**What is needed**
Restate the listing below exactly, images excluded.

══ Provided information ══

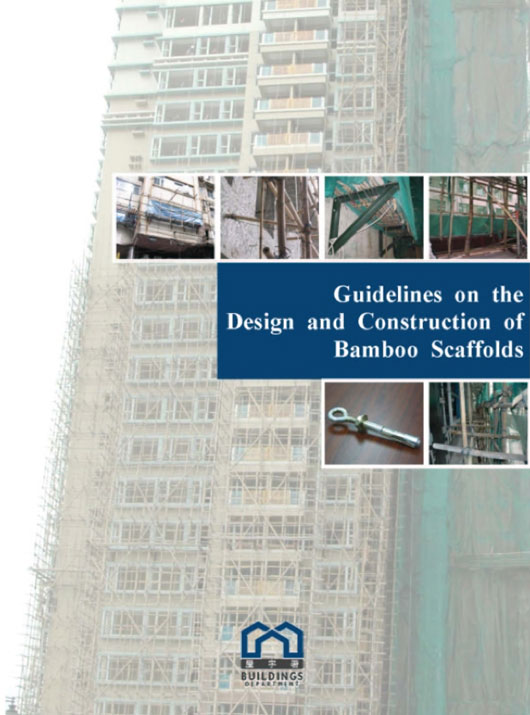 Bamboo-Scaffolding.jpg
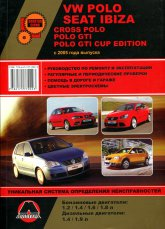Volkswagen Polo (9N3) и Seat Ibiza с 2005 г.в. Руководство по ремонту, эксплуатации и техническому обслуживанию. - артикул:3944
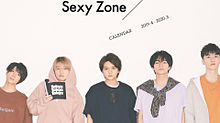 sexy zoneのLive行く人?😳♡🙋♀️🙋♂️の画像(Sexy Zoneに関連した画像)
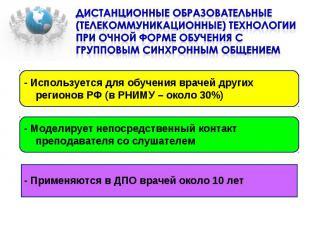 - Применяются в ДПО врачей около 10 лет - Применяются в ДПО врачей около 10 лет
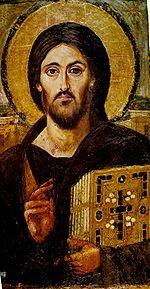 Православие: главные особенности вероучения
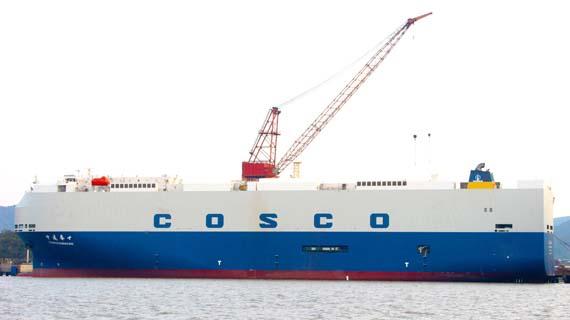 Cosco Shipping starts Zhangjiagang-Brazil automobile ro-ro service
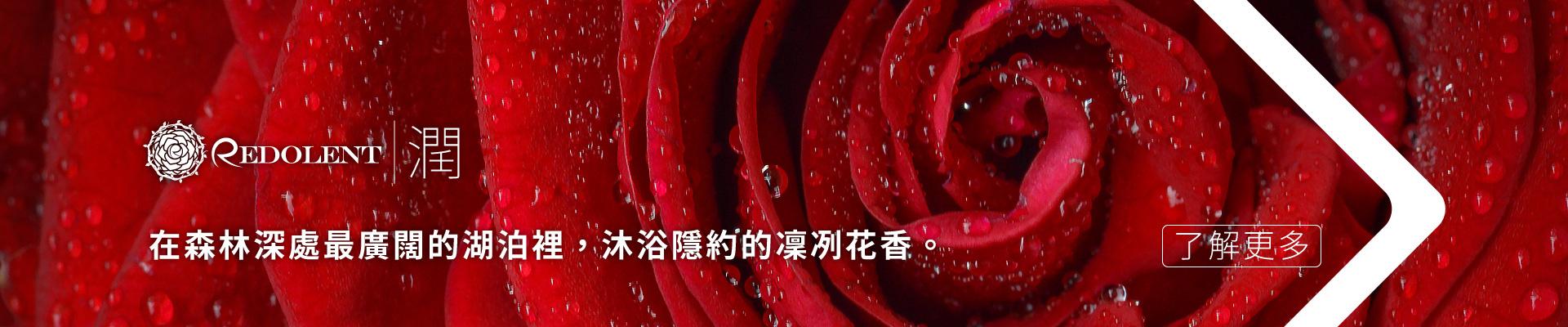 Redolent 花雨 |潤 :在森林深處最廣闊的湖泊裡,沐浴隱約的凜冽花香。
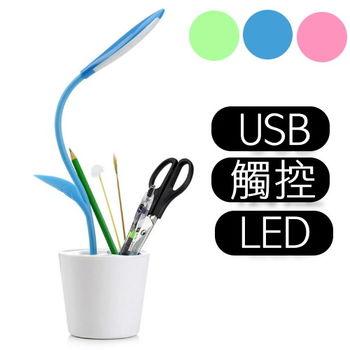LED USB 充電式觸控豆苗造型檯燈 (小夜燈)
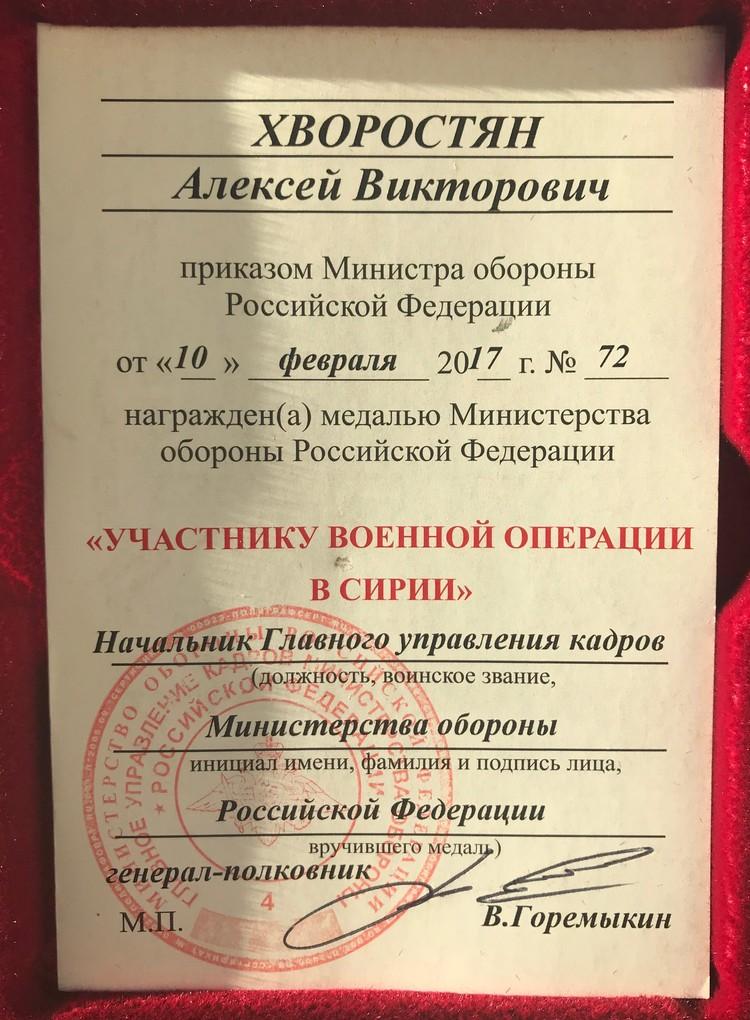 """У Хворостяна есть медаль """"Участнику военной операции в Сирии"""" Фото: пресс-служба артиста"""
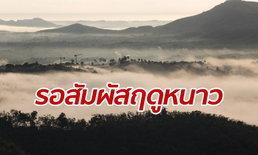 กรมอุตุฯ คาดไทยเตรียมเข้าสู่ฤดูหนาว ช่วงกลางเดือนตุลาคมนี้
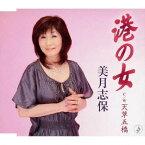 美月志保/港の女/天草五橋 【CD】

═══

**Result**
 Bamboo-Scaffolding.jpg
Volkswagen Polo (9N3) и Seat Ibiza с 2005 г.в. Руководство по ремонту, эксплуатации и техническому обслуживанию. - артикул:3944
 sexy zoneのLive行く人?😳♡🙋♀️🙋♂️の画像(Sexy Zoneに関連した画像)
 - Применяются в ДПО врачей около 10 лет - Применяются в ДПО врачей около 10 лет
 Православие: главные особенности вероучения
 Cosco Shipping starts Zhangjiagang-Brazil automobile ro-ro service
 Redolent 花雨 |潤 :在森林深處最廣闊的湖泊裡,沐浴隱約的凜冽花香。
LED USB 充電式觸控豆苗造型檯燈 (小夜燈)
 """У Хворостяна есть медаль """"Участнику военной операции в Сирии"""" Фото: пресс-служба артиста"""
 กรมอุตุฯ คาดไทยเตรียมเข้าสู่ฤดูหนาว ช่วงกลางเดือนตุลาคมนี้
 美月志保/港の女/天草五橋 【CD】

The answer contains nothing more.